### ABOUT THIS TASK
Show every line from the entries that follow which holds the word "genus".

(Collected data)
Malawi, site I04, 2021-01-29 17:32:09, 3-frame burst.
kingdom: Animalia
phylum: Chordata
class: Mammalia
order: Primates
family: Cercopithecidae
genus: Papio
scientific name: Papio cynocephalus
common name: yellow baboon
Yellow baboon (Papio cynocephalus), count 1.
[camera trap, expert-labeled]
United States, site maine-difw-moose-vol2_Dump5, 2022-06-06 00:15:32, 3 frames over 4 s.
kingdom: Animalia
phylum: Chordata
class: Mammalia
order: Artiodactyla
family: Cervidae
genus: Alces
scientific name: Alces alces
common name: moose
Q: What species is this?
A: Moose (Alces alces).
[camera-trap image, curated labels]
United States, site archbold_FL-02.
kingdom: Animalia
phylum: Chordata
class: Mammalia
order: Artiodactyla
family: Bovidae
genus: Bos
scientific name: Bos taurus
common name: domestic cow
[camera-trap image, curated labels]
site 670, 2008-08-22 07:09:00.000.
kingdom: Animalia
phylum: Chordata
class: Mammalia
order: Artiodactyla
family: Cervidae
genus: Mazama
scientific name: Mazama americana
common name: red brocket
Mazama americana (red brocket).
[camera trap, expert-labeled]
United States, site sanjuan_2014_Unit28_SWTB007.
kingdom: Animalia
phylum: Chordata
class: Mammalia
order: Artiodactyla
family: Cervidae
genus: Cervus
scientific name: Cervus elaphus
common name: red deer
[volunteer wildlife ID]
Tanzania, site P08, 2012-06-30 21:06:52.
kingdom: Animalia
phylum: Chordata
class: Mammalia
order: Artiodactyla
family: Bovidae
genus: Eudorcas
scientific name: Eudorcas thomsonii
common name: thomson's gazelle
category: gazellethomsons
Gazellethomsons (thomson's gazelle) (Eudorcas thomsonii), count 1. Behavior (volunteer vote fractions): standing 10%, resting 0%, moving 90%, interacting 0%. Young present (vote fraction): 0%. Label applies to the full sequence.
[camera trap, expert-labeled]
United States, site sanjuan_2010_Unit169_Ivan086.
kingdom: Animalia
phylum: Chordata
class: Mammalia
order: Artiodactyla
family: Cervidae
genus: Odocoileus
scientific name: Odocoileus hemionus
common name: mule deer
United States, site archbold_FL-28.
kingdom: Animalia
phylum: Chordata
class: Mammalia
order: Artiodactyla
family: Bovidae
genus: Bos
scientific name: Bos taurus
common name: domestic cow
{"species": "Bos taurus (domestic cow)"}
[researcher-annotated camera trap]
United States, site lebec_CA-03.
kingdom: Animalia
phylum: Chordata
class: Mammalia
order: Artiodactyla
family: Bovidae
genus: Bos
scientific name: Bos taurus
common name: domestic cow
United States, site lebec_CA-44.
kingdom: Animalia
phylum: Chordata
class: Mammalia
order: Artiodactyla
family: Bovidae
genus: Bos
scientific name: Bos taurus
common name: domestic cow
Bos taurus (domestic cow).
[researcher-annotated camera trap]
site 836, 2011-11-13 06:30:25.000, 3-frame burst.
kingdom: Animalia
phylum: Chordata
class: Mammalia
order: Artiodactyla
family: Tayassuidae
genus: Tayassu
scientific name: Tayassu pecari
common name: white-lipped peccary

### RESULT
genus: Papio
genus: Alces
genus: Bos
genus: Mazama
genus: Cervus
genus: Eudorcas
genus: Odocoileus
genus: Bos
genus: Bos
genus: Bos
genus: Tayassu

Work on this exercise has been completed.